Objective: Your output must consist solely of the lines from the one containing "Which relationship holds" through the end of the records, reproduced exactly.

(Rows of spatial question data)
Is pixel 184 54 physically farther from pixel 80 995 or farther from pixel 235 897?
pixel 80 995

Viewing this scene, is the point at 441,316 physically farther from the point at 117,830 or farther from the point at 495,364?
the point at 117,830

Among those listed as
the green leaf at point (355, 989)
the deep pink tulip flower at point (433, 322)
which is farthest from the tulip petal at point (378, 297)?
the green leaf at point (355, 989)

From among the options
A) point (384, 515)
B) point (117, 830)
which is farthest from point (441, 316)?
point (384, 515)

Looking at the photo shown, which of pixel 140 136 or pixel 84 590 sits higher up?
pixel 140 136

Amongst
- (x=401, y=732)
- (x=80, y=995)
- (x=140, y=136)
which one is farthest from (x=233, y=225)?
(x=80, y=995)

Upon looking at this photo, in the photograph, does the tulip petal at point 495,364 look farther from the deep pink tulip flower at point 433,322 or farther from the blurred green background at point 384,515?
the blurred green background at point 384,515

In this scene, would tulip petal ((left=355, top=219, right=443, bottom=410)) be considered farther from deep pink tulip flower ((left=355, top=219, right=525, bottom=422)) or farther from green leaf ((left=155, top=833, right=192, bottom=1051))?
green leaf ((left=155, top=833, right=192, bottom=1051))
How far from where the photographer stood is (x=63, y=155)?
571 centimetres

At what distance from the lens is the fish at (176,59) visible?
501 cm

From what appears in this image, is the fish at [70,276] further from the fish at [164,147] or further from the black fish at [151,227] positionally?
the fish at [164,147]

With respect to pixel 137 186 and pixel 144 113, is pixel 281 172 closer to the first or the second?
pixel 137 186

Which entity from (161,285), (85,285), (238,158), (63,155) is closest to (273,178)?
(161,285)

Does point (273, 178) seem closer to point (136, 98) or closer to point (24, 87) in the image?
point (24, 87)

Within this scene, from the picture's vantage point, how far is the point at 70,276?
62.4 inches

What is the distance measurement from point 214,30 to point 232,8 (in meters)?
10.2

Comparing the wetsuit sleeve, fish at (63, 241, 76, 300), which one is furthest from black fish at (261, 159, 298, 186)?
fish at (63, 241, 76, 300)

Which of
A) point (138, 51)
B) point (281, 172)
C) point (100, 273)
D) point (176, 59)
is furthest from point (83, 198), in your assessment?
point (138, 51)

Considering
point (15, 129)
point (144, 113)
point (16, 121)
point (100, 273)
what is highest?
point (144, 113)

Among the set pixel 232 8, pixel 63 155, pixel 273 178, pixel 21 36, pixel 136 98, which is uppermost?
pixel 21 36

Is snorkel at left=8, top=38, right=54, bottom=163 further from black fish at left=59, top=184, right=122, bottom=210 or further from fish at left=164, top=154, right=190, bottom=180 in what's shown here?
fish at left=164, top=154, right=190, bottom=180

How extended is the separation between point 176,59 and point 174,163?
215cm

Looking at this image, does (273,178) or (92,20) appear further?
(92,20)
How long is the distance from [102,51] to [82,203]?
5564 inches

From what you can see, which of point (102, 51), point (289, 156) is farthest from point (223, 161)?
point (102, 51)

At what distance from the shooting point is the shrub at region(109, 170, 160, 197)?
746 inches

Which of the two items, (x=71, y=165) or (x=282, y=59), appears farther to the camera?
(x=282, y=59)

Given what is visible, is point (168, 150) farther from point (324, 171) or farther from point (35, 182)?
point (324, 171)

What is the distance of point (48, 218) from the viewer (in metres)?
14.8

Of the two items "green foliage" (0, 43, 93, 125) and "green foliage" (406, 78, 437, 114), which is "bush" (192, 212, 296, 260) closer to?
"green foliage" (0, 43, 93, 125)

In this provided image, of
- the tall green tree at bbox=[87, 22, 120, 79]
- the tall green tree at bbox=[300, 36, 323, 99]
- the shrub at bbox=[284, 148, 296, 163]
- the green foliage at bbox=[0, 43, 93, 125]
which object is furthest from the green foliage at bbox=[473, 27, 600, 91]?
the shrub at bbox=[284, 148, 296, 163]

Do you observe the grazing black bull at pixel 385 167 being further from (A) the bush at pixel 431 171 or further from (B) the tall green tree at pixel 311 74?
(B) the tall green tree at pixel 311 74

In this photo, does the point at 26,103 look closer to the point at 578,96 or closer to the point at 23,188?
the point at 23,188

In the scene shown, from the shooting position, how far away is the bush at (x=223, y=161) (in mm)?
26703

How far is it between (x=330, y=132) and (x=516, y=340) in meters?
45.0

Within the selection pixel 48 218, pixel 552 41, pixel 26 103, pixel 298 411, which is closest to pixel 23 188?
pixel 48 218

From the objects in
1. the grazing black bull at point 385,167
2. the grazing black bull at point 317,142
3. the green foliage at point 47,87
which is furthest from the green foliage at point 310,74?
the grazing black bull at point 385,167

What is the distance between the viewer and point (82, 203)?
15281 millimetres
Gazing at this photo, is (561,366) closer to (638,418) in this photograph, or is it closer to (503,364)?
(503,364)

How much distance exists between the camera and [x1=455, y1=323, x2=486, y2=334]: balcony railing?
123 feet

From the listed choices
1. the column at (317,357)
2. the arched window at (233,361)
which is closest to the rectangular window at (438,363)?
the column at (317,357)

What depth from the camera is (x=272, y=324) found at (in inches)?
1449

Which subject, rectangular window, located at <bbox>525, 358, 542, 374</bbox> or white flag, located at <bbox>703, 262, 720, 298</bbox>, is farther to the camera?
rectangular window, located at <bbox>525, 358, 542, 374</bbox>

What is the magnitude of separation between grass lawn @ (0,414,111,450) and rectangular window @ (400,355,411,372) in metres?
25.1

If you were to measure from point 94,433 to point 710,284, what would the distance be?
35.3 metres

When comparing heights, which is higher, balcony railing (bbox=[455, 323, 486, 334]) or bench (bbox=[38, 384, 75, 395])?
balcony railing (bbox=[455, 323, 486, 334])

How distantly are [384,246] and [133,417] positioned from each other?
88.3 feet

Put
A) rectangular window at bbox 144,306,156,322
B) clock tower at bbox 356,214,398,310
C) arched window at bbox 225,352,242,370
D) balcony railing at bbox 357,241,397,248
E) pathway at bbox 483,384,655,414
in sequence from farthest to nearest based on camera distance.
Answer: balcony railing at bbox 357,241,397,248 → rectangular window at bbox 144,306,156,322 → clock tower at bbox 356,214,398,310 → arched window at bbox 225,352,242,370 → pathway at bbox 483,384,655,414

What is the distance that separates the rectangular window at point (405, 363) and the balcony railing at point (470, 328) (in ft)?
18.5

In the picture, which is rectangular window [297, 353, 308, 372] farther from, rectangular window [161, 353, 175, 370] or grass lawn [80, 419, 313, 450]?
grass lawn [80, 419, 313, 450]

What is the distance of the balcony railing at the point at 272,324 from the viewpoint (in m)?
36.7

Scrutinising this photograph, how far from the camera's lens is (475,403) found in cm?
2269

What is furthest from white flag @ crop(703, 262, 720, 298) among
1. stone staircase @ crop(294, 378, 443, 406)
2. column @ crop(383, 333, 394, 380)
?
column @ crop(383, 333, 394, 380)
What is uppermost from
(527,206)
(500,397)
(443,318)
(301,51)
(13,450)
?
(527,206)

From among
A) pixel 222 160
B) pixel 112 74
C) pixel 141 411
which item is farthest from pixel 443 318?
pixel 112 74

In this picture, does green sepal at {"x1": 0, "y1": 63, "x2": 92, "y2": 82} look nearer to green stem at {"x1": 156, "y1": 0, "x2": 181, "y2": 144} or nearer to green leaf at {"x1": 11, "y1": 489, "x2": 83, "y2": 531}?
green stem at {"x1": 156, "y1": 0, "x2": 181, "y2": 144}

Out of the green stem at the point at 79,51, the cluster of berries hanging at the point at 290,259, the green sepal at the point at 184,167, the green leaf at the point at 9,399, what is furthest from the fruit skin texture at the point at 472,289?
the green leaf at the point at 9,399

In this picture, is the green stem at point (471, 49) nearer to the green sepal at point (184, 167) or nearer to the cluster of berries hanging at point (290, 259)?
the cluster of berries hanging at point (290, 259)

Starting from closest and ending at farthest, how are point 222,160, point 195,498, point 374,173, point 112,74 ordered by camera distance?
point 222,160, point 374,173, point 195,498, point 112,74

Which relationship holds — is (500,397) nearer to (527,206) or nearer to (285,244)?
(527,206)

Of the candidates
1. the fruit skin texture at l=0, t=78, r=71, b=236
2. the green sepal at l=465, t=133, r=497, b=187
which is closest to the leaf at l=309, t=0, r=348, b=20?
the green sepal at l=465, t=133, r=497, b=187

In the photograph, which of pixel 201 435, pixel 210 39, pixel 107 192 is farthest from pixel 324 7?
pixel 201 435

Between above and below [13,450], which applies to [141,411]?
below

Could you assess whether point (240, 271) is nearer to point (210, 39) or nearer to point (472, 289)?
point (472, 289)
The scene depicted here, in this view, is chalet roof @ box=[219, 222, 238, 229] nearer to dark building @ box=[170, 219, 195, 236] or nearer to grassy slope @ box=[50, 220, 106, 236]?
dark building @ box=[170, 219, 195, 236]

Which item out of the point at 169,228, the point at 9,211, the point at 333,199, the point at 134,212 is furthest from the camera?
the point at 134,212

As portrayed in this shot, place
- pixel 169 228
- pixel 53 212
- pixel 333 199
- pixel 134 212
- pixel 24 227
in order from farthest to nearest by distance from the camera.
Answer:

Task response:
Which relationship holds — is (500,397) nearer to (527,206) or nearer to (285,244)?
(527,206)

Of the candidates
1. the fruit skin texture at l=0, t=78, r=71, b=236
2. the green sepal at l=465, t=133, r=497, b=187
which is closest to the leaf at l=309, t=0, r=348, b=20?
the green sepal at l=465, t=133, r=497, b=187

In the photograph, which of pixel 201 435, pixel 210 39, pixel 107 192 is farthest from pixel 324 7?
pixel 201 435

Between above and below [13,450], which applies to [141,411]?
below

Could you assess whether point (240, 271) is nearer to point (210, 39) or nearer to point (472, 289)?
point (472, 289)
The scene depicted here, in this view, is chalet roof @ box=[219, 222, 238, 229] nearer to dark building @ box=[170, 219, 195, 236] or nearer to grassy slope @ box=[50, 220, 106, 236]?
dark building @ box=[170, 219, 195, 236]

Which item out of the point at 169,228, the point at 9,211, the point at 333,199, the point at 134,212 is furthest from the camera?
the point at 134,212

As portrayed in this shot, place
- pixel 169 228
- pixel 53 212
- pixel 333 199
- pixel 134 212
- pixel 24 227
in order from farthest to nearest by distance from the camera.
Answer:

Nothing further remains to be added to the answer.